- PASSAGE:
——
Home / Books / Under Construction

Under Construction

Technologies of Development in Urban Ethiopia

Book

Pages: 240

Illustrations: 15 illustrations

Published: September 2019

Author: Daniel Mains

Over the past decade, Ethiopia has had one of the world's fastest growing economies, largely due to its investments in infrastructure, and it is through building dams, roads, and other infrastructure that the Ethiopian state seeks to become a middle-income country by 2025. Yet most urban Ethiopians struggle to meet their daily needs and actively oppose a ruling party that they associate with corruption and mismanagement. In Under Construction Daniel Mains explores the intersection of development and governance by examining the conflicts surrounding the construction of specific infrastructural technologies: asphalt and cobblestone roads, motorcycle taxis, and hydroelectric dams. These projects serve as sites for nation building and the means for the state to assert its legitimacy. The construction process—as well as Ethiopians' experience of living with the disruption of construction zones—reveals the tension and conflict between the promise of progress and the possibility of failure. Mains demonstrates how infrastructures as both ethnographic sites and as a means of theorizing such concepts as progress, development, and the state offer a valuable contrast to accounts of African abjection and decline.

Praise

“Based on years of ethnographic research, Under Construction is a magnificent and thorough exposition that describes the ambivalence and hope invested in construction projects in Ethiopia. Construction, Daniel Mains demonstrates, is a vital location at which relationships between states and citizens are grounded. While they are powerful gatherings of technology and finance, construction projects are also precarious and full of danger. In exploring the tensions that are intrinsic to construction projects, Mains effortlessly brings together theorizations of historical materialism, vital materialism, and affect theory to produce a dazzling and clear account of how construction is incrementally and yet fundamentally transforming the political landscape of cities of the global South.” - Nikhil Anand, author of Hydraulic City: Water and the Infrastructures of Citizenship in Mumbai

Under Construction stages urgent interventions into development and governance, citizen and state, Afro-optimism and neoliberal pessimism in order to depict the complexities of infrastructure in Africa. Daniel Mains's work makes clear that the relationships between infrastructure, state, labor, and modernity are variable and contingent—sometimes smooth, often sticky and fraught—while making a compelling case for Ethiopia as a rich site for theoretical and ethnographic attention.” - Charles Piot, author of The Fixer: Visa Lottery Chronicles

“[This] book offers an interesting account of the potential tensions between material infrastructure and human infrastructure and gives insight into processes of economic and urban development in Ethiopia.”
——
- THE DATA:

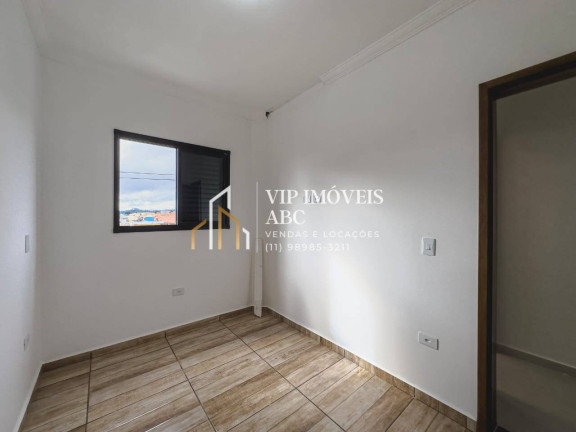 Imagem Apartamento com 2 Quartos à Venda, em Vila Bela Vista - Santo André Imagem Apartamento com 2 Quartos à Venda, em Vila Bela Vista - Santo André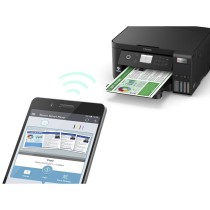 Multifunction Printer Epson C11CJ62402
——
- PROBLEM TO SOLVE: Summarize the Under Construction page in two sentences. The data following the Under Construction page is separate material unrelated to it.

- ANSWER SPACE: Under Construction, a 240-page book by Daniel Mains published in September 2019, examines conflicts surrounding the construction of roads, motorcycle taxis, and hydroelectric dams in urban Ethiopia, where the state pursues growth through infrastructure while most urban residents struggle to meet their daily needs and oppose the ruling party. The book shows how construction reveals tension between the promise of progress and the possibility of failure, and reviewers praise it as a thorough ethnographic account of infrastructure, the state, and development in Africa.